PPINNs have shown favorable scalability with respect to the size of the time domain, demonstrating their potential application to large-scale physical and engineering phenomena simulated via long-time PDEs. The efficiency gains are particularly pronounced when a reliable coarse solver provides initial conditions close to the solution, thereby accelerating the convergence of the finer solver iterations.

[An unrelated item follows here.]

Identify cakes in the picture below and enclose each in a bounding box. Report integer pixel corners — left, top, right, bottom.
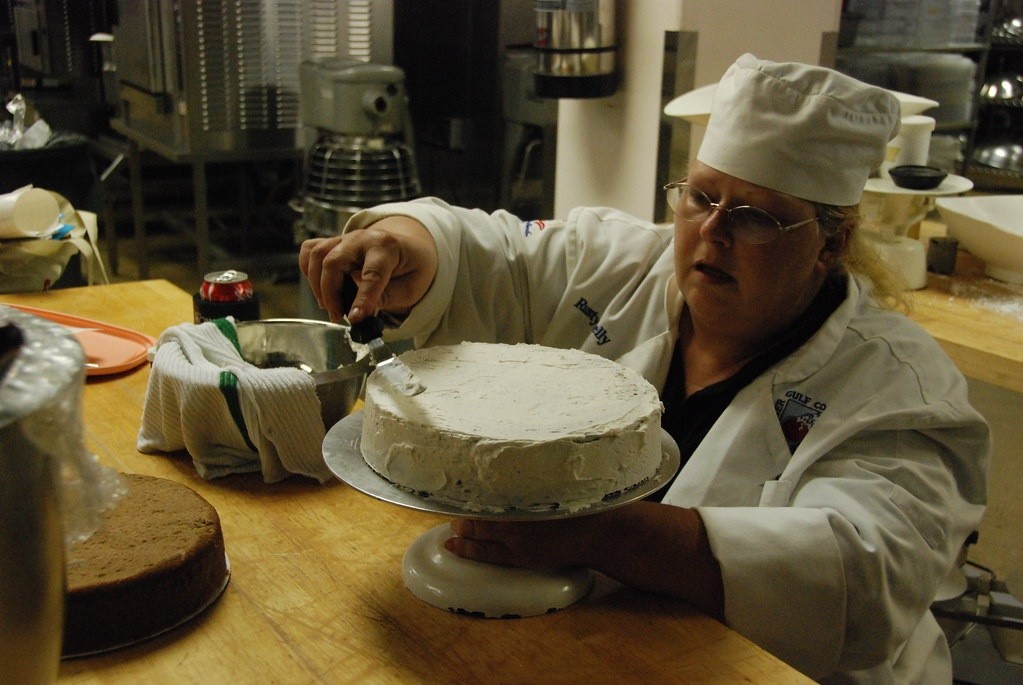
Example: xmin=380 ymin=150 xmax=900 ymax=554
xmin=60 ymin=474 xmax=225 ymax=656
xmin=360 ymin=338 xmax=667 ymax=508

Implications and Future Directions

The PPINN approach suggests a substantial opportunity for the development of efficient, scalable solutions to complex PDEs, especially in contexts necessitating long time integrations, such as weather forecasting, fluid dynamics, and materials science. The method's reliance on CG solvers also opens the door for multi-fidelity modeling applications where computational resources differ widely across scales and resolutions.

Looking forward, further improvements could investigate optimal selection criteria for the coarse solver to balance prediction accuracy with computational load. Additionally, extending PPINNs to include spatial domain decomposition could address large spatial data sets, employing principles akin to multigrid or multi-resolution methods.

In conclusion, the PPINN framework marks a promising direction within computational science, leveraging the benefits of parallelization and model order reduction to efficiently handle the inherent challenges of time-dependent PDEs.